How can soulbound tokens be used?

Soulbound Tokens in Education

Soulbound tokens (SBTs) could modernize how we handle educational records. Today, when you graduate, a school will issue you a diploma. In the SBT model, schools become Souls issuing digital tokens to student Souls. These tokens could list your grades, courses, and degrees, serving as unforgeable, digital transcripts. This could make verifying educational background faster and more reliable.

SBTs in the Job Market

Likewise, SBTs could also revamp job applications. Companies could issue SBTs that encapsulate your work history, completed projects, and even employee reviews. When job-hunting, you’d simply share these tokens, like a digital, tamper-proof resume. Employers could trust these tokens as they’re non-transferable and issued only by verified companies.

Healthcare and SBTs

Healthcare could also benefit from SBTs. Your medical history could be tokenized into an SBT, making it easier to switch doctors or provide history for emergency services. No need for lengthy paperwork or reliance on memory; your medical SBT would offer an accurate, up-to-date health snapshot.

NFTs and Governance

In the Web3 space, SBTs could act as safeguards against NFT fraud by tethering an artist’s verified token to their artwork. It could also reshape governance in decentralized protocols. Instead of transferring voting rights, early supporters could be issued non-transferable SBTs, ensuring only those genuinely invested in a project’s success hold decision-making power.

Other Applications

The applications don’t stop at education, jobs, or healthcare. Imagine driver’s licenses as SBTs, or even tokens representing your credit history. Paid off a loan? The lender could issue an SBT as proof, simplifying future loan applications. These tokens could even function as digital resumes in the Web3 world, increasing your credibility in decentralized finance (DeFi) platforms.
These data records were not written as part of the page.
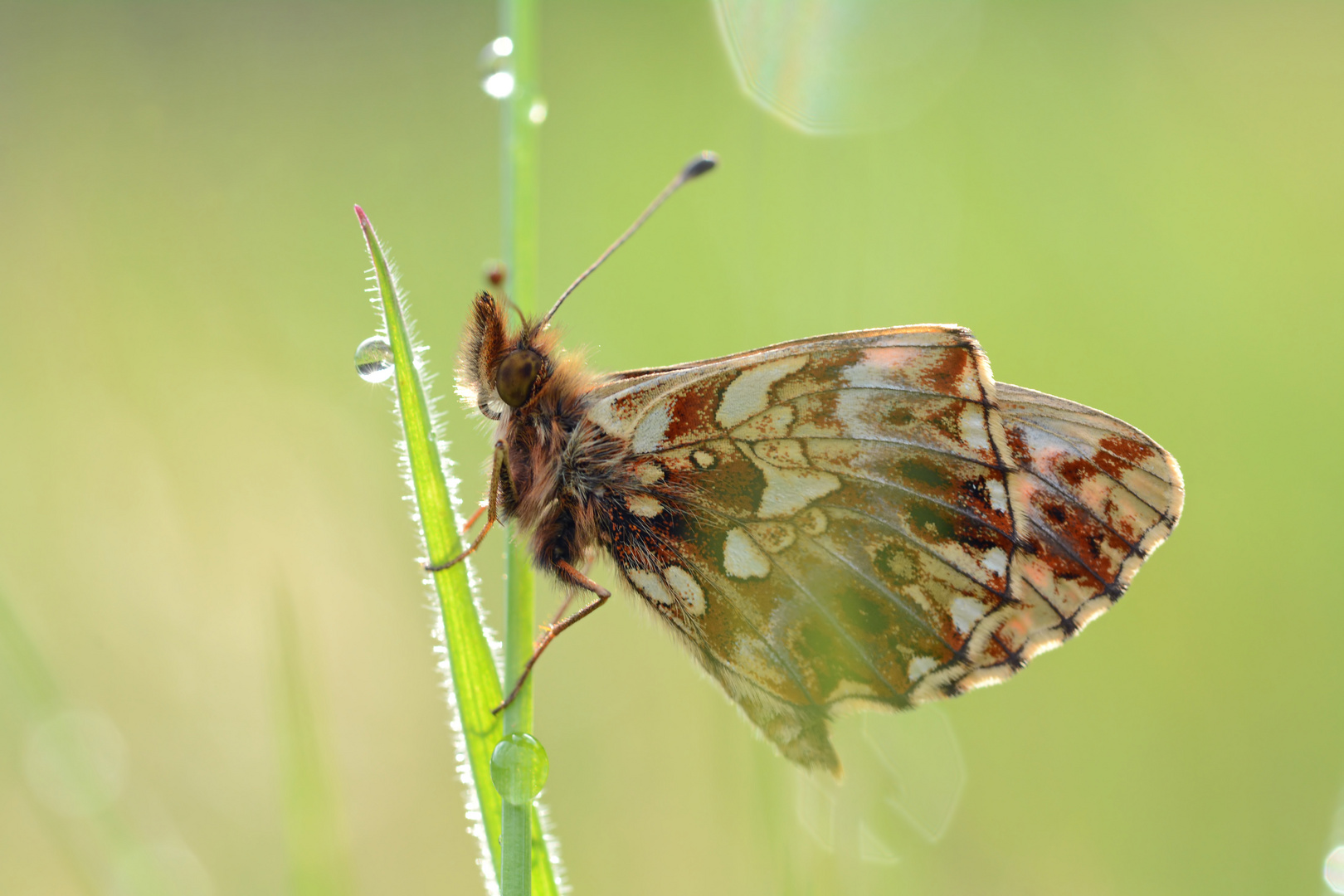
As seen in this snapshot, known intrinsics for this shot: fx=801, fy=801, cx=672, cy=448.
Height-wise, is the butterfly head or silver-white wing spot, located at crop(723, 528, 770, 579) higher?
the butterfly head

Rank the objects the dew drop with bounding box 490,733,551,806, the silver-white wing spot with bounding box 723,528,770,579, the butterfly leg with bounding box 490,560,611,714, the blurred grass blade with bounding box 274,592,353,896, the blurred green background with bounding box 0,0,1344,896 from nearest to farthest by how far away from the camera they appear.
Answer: the dew drop with bounding box 490,733,551,806, the blurred grass blade with bounding box 274,592,353,896, the butterfly leg with bounding box 490,560,611,714, the silver-white wing spot with bounding box 723,528,770,579, the blurred green background with bounding box 0,0,1344,896

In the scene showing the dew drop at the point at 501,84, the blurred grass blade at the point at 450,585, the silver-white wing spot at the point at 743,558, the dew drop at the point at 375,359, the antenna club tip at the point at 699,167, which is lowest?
the silver-white wing spot at the point at 743,558

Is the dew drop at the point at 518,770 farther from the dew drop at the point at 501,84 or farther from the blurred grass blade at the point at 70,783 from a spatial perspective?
the dew drop at the point at 501,84

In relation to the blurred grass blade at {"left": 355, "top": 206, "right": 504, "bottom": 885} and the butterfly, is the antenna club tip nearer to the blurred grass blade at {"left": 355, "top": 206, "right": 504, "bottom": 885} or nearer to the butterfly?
the butterfly

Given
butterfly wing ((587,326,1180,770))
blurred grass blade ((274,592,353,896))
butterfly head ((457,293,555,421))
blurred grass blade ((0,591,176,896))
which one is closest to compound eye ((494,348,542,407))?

Risks Linked to Soulbound Tokens: What to Consider

Soulbound Tokens (SBTs) offer many benefits, but they also bring certain risks to the table. One issue is wallet compatibility. Right now, many digital wallets aren’t set up for community-based recovery, which SBTs would require. If you lose access to your “Soul” or digital identity, regaining it might be complex unless wallets adopt new recovery systems.

A solution might be to use a community-based approach for recovery. For example, if you lose your private keys, the community you’re part of could collectively verify your identity and help you regain access. But this solution has its drawbacks too.

Another challenge is privacy. SBTs would hold personal information, such as education or work history. Anyone with conflicting interests, whether individuals or organizations, could misuse this data. The risk of harassment or even violence based on ideological differences could escalate.

Moreover, SBTs could potentially lead to discrimination in credit systems. If your tokens reflect certain affiliations or behaviors, you might get unfairly labeled and face limitations similar to China’s social credit system. This could create a kind of digital “caste” system, where certain groups get excluded or marginalized based on the SBTs linked to their digital identity.

So, while SBTs have the potential to revolutionize how we handle digital identity, they also pose challenges that need addressing. Balancing the advantages of verifiable credentials with the risks of privacy invasion and discrimination is crucial.


Soulbound tokens (SBTs) aren’t here to push NFTs out of the spotlight. Think of them as a specialized tool for managing digital identity. For decentralized autonomous organizations (DAOs), SBTs could be a game-changer. They offer a way for DAOs to know who’s really committed to their community, not just who owns the most tokens.

But the big question is about the future. Will SBTs and NFTs learn to play nice in the same sandbox, or will SBTs become the go-to for digital ID, pushing NFTs into a more niche role? Right now, it’s too early to tell. The whole idea of a decentralized society (DeSoc) in Web3 is still forming, and both NFTs and SBTs have roles to play in that.